Stored data
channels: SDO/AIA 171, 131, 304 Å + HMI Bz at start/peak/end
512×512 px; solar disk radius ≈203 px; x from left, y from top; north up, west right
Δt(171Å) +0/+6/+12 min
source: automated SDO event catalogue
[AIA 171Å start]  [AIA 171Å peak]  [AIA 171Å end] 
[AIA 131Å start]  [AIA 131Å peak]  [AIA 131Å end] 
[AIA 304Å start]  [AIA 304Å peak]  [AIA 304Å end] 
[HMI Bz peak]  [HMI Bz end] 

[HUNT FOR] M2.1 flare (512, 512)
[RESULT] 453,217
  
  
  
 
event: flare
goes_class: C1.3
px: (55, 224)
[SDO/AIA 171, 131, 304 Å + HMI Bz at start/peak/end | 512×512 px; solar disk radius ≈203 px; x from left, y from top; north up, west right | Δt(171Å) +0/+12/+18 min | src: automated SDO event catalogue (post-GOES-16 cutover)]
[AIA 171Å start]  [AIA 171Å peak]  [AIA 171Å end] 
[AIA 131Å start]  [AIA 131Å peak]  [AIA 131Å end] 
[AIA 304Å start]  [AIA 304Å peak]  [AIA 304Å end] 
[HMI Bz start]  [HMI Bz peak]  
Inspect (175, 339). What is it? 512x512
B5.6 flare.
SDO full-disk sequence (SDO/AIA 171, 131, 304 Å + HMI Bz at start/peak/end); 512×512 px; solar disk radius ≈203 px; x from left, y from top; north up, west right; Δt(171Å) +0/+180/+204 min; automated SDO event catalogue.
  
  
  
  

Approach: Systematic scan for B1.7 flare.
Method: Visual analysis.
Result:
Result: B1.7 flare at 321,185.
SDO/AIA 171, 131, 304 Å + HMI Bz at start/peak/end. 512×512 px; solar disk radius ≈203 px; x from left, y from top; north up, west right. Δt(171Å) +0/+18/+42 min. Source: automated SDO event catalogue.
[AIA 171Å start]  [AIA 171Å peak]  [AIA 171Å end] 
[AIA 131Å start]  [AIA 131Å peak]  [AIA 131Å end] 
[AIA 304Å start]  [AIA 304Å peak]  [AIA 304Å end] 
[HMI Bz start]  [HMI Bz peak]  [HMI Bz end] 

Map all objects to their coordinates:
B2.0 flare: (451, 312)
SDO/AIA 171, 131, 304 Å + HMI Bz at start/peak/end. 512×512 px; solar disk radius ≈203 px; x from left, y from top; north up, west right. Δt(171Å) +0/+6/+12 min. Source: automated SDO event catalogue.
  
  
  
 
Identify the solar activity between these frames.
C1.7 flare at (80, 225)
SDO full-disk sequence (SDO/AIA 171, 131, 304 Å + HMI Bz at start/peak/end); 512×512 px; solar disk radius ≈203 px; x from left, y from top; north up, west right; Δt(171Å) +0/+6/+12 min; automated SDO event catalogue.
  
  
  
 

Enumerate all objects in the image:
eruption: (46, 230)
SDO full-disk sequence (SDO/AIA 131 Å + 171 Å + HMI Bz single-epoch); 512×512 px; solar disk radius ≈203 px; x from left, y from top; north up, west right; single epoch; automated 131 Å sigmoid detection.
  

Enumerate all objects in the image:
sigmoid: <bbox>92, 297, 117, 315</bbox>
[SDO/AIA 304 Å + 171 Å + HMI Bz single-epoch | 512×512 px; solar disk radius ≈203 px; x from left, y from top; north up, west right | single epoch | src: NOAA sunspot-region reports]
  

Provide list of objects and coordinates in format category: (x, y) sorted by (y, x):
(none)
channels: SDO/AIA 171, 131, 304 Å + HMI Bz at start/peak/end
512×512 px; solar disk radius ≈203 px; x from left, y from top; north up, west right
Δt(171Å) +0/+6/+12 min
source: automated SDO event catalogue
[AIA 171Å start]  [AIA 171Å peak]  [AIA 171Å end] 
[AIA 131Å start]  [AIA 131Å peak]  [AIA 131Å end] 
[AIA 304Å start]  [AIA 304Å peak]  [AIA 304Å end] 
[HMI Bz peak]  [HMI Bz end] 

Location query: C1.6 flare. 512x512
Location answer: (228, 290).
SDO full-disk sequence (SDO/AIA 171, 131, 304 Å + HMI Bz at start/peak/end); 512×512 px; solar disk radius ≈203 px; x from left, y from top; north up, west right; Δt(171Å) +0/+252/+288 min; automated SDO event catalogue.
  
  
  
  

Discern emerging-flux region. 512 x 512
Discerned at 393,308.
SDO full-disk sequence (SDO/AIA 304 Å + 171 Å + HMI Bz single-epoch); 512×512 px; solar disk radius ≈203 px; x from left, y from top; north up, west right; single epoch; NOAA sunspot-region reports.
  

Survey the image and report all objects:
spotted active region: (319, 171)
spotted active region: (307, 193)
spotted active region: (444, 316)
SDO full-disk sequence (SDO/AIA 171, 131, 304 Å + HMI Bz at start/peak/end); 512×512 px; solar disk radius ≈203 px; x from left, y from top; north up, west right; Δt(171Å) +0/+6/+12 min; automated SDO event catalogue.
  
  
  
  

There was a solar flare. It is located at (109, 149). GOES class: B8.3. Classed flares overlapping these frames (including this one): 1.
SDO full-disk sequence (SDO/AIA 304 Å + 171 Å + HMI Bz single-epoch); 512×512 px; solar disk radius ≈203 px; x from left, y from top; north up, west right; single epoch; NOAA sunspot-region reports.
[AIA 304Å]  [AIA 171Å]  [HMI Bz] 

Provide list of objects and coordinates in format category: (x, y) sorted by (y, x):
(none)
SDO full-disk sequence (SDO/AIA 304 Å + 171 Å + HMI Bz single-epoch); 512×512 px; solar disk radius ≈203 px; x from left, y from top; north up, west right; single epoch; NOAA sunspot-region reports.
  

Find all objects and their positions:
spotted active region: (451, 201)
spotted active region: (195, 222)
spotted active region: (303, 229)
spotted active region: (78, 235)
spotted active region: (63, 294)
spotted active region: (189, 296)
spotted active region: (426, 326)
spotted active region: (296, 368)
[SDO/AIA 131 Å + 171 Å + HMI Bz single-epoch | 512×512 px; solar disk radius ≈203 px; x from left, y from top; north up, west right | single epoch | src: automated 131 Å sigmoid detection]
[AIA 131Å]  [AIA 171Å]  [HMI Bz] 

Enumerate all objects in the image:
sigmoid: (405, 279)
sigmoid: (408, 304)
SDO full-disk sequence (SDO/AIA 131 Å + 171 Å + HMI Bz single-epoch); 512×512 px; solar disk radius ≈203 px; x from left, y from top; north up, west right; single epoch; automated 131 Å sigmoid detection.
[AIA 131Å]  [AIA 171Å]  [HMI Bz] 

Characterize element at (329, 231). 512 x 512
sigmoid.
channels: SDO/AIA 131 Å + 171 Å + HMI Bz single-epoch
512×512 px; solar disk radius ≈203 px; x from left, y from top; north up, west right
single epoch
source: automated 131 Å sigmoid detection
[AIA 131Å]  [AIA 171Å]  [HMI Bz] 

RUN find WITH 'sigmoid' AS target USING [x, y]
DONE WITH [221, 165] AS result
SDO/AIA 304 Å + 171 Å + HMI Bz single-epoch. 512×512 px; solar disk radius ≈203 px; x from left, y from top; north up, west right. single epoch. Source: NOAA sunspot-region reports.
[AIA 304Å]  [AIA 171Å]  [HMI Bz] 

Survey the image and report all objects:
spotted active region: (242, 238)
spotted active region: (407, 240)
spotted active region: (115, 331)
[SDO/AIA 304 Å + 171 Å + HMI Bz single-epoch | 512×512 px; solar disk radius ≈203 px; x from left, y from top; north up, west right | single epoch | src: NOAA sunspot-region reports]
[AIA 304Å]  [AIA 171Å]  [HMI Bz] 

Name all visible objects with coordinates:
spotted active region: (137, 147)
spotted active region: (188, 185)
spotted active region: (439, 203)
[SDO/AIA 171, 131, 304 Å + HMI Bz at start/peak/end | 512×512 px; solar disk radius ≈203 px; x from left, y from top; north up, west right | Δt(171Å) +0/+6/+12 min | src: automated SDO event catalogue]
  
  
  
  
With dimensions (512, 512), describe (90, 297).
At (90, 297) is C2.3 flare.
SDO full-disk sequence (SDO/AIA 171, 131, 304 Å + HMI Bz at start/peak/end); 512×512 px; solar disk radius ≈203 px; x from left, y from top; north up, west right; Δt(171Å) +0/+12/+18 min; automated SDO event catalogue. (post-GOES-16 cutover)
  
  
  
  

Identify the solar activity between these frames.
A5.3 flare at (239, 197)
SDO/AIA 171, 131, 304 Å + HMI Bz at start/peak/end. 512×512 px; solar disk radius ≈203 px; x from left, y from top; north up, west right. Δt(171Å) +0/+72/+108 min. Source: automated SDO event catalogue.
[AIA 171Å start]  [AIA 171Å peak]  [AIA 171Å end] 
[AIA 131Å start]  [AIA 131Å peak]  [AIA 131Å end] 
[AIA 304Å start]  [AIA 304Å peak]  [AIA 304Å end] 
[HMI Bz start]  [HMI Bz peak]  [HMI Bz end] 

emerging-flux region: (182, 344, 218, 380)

**Requirement:** The word to look for is "Location"; copy out every line of the entries that holds it.

**Solution for this task:**
Location query: C1.6 flare. 512x512
Location answer: (228, 290).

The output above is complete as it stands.